*** DATA RECORDS ***

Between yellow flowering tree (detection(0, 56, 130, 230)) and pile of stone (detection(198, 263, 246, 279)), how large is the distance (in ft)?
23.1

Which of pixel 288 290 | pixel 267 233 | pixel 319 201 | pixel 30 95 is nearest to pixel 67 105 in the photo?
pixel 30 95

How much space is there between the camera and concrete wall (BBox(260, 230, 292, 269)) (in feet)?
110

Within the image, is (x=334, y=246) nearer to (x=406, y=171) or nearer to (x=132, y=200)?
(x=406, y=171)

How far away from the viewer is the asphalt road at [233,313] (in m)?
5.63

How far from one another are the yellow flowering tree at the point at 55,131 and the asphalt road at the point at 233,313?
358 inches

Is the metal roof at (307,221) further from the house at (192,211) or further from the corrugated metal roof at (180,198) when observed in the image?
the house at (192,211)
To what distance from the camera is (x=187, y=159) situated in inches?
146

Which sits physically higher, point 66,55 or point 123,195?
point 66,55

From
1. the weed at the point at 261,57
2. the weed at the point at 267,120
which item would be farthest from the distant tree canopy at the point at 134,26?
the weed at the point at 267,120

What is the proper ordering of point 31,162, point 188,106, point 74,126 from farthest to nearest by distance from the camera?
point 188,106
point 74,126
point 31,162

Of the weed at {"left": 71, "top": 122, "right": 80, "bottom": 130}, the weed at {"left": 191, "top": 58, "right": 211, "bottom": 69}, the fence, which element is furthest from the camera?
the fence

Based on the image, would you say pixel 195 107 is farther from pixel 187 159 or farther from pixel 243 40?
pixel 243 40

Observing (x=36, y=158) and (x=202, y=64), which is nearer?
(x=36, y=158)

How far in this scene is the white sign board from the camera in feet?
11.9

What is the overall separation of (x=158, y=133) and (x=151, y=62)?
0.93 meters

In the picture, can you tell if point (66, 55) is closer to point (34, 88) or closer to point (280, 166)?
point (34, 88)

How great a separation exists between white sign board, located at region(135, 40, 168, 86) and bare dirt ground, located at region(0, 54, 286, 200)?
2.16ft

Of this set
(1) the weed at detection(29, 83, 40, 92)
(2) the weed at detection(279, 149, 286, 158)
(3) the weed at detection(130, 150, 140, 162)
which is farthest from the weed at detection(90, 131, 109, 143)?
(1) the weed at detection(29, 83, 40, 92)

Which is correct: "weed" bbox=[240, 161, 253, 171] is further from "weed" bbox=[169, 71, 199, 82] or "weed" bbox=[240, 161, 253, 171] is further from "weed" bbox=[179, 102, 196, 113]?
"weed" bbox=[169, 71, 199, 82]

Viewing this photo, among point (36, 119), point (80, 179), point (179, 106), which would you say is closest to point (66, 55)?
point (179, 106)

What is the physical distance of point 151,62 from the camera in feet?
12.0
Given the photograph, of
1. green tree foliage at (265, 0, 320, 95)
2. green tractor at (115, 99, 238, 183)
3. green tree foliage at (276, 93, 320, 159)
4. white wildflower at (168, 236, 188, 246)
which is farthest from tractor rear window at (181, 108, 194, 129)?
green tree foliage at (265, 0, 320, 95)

***
*** DATA RECORDS ***

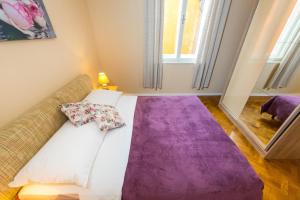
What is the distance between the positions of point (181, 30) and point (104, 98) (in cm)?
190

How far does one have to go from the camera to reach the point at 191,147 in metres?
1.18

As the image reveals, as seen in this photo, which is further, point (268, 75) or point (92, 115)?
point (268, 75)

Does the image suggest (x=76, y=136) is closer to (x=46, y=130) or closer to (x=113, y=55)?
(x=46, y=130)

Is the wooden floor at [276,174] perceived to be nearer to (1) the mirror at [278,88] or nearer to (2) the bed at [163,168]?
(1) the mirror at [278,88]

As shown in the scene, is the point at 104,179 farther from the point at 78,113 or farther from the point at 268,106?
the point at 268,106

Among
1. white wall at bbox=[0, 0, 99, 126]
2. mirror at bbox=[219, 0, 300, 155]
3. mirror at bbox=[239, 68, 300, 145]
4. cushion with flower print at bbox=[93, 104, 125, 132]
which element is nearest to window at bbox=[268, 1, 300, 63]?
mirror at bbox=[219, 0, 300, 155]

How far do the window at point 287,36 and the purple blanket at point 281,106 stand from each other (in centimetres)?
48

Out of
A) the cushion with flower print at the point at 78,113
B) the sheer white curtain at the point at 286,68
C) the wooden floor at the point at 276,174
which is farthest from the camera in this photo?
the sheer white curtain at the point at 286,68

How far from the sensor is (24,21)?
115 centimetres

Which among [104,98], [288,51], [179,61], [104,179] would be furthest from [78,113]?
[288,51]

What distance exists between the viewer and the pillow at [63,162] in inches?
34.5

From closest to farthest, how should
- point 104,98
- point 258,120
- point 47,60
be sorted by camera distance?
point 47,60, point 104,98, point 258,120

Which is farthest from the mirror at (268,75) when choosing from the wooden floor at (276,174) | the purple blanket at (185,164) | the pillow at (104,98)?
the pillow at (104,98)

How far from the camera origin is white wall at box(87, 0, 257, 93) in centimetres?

***
*** DATA RECORDS ***

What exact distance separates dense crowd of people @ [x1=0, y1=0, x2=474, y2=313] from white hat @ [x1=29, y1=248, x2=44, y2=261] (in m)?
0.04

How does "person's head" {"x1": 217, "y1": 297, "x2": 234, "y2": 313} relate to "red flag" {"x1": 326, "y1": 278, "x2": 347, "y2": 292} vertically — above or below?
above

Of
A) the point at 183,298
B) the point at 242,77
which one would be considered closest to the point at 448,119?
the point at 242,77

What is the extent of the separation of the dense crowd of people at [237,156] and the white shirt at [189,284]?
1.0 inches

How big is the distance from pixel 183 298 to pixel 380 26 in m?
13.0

***

PROBLEM DETAILS:
Return the listing from the line with "How far from the sensor is (24,21)?" to the line with "How far from the camera", both lines included, reproducing each line without any change.

COMPLETED TASK:
How far from the sensor is (24,21)?
115 centimetres

Which among [104,98], [288,51], [179,61], [104,179] would be furthest from [78,113]?
[288,51]

What distance exists between the viewer and the pillow at [63,162] in inches?
34.5

From closest to farthest, how should
- point 104,98
- point 258,120
- point 47,60
be sorted by camera distance?
point 47,60, point 104,98, point 258,120

Which is farthest from the mirror at (268,75) when choosing from the wooden floor at (276,174) | the purple blanket at (185,164) | the pillow at (104,98)?
the pillow at (104,98)

How far from the camera origin is white wall at box(87, 0, 257, 93) in centimetres?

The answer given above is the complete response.